Peasants to Puddles
My Family History - By Nicky Rowberry

Charles Henry Lowth - Company Serjeant Major 14634

This page is dedicated to the memory of Charles Henry Lowth who died on 25th December 1917 in France.

Charles Henry Lowth was born on 3rd October 1881 in Chorlton upon Medwick, Manchester; the third of 7 children of Thomas Johnson Lowth and his wife Eliza Davis. He died on 25th December 1917 in France, one of the many millions of men who lost their lives in World War 1. It seemed sad for him to have died and all but these bare facts remembered, so I've tried to find out at least a little about his life until his untimely death aged just 36.

Charles' father Thomas Lowth was a first cousin of my great great grandmother Emma Lowth.

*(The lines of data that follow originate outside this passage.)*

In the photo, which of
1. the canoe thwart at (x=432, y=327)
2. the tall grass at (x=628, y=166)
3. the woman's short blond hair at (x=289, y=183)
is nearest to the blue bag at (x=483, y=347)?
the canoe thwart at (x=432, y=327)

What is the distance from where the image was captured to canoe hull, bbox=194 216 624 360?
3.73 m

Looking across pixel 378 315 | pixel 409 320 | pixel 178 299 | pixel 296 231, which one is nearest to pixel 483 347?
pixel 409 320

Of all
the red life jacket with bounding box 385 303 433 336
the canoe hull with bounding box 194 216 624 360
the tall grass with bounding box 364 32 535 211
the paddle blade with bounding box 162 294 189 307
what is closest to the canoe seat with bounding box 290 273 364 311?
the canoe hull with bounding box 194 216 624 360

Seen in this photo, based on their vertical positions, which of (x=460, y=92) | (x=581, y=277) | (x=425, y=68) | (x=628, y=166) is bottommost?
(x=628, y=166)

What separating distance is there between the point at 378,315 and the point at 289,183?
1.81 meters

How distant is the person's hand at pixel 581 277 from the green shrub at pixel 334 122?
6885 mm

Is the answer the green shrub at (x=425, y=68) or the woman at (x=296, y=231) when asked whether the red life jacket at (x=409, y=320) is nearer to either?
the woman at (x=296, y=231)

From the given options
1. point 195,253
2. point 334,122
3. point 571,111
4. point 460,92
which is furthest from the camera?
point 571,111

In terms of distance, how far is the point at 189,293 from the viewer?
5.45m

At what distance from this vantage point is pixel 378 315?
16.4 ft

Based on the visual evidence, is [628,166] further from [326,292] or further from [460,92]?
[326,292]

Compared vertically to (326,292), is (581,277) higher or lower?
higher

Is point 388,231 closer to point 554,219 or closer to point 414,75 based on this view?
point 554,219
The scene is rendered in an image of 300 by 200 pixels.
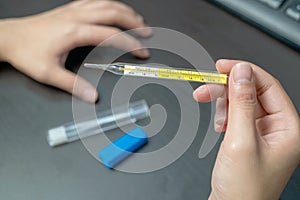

Thomas Lowth was born in Lincolnshire but moved to Manchester where he met and married Eliza Davies in 1877. They settled in the Ardwick area where Thomas worked as a railwayman. By 1891 the family were living in Herbert Street and Thomas was working as a Railway Lurryman (lurry being an old word for lorry); the oldest boy Thomas was also working by then, aged just 11, as lurry boy. The table below gives the details from the 1891 census.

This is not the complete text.